La dégradation des terres constitue un facteur majeur de vulnérabilité pour les communautés rurales dont les moyens de subsistance reposent essentiellement sur l’agriculture, l’élevage et l’exploitation des ressources naturelles. Selon Dr. Bachirou Bodo, enseignant-chercheur à l’Université Boubacar Bâ de Tillabéri, au Niger, le phénomène est un processus complexe résultant de facteurs climatiques (variabilité et intensité des pluies, sécheresse) et anthropiques (pression démographique, agriculture extensive, surpâturage) qui se présente sous plusieurs formes physiques et chimiques selon les zones. Parmi ces formes, on note l’érosion éolienne, l’’érosion hydrique, l’encroûtement superficiel des sols, l’’appauvrissement chimique (Lixiviation) et la salinisation, entre autres.
D’après ce spécialiste des sols, le phénomène a de multiples impacts sur la vie de l’homme, mais aussi sur l’environnement. « Sur la sécurité alimentaire et les moyens de subsistance, la baisse de la fertilité des sols et la réduction des superficies productives entraînent une diminution des rendements agricoles. Cette situation compromet la sécurité alimentaire des ménages ruraux, en particulier dans les zones sahéliennes. Pour les communautés pastorales, la dégradation des pâturages réduit la disponibilité du fourrage et de l’eau, entraînant une baisse de la productivité du bétail et une augmentation de la mortalité animale », a expliqué Dr. Bodo.

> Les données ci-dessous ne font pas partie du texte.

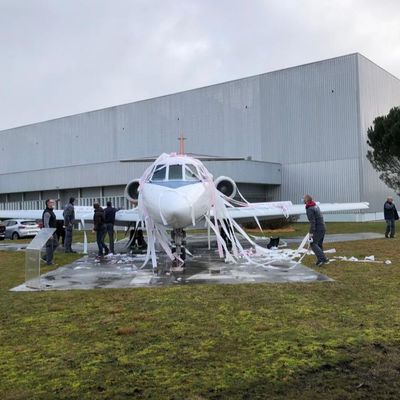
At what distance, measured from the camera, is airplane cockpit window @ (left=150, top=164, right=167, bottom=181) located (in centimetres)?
1330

Sur le plan économique, l’enseignant-chercheur a indiqué que le coût lié à la dégradation des terres au Niger est considérable. A titre illustratif, il a fait savoir qu’une étude de la Banque mondiale réalisée en 2019 a révélé que la perte due à la dégradation des terres a été évaluée à plus d’un (1) milliard de dollars par an, ce qui représente une menace majeure pour l’économie du pays. De l’autre côté, la diminution des productions agricoles et pastorales occasionnées par cette dégradation se traduit par une baisse des revenus des ménages. Les communautés rurales deviennent alors plus dépendantes des stratégies de survie telles que la migration saisonnière, la vente précoce du bétail ou l’exploitation excessive des ressources naturelles, ce qui accentue davantage la dégradation des terres, a expliqué le spécialiste des sols.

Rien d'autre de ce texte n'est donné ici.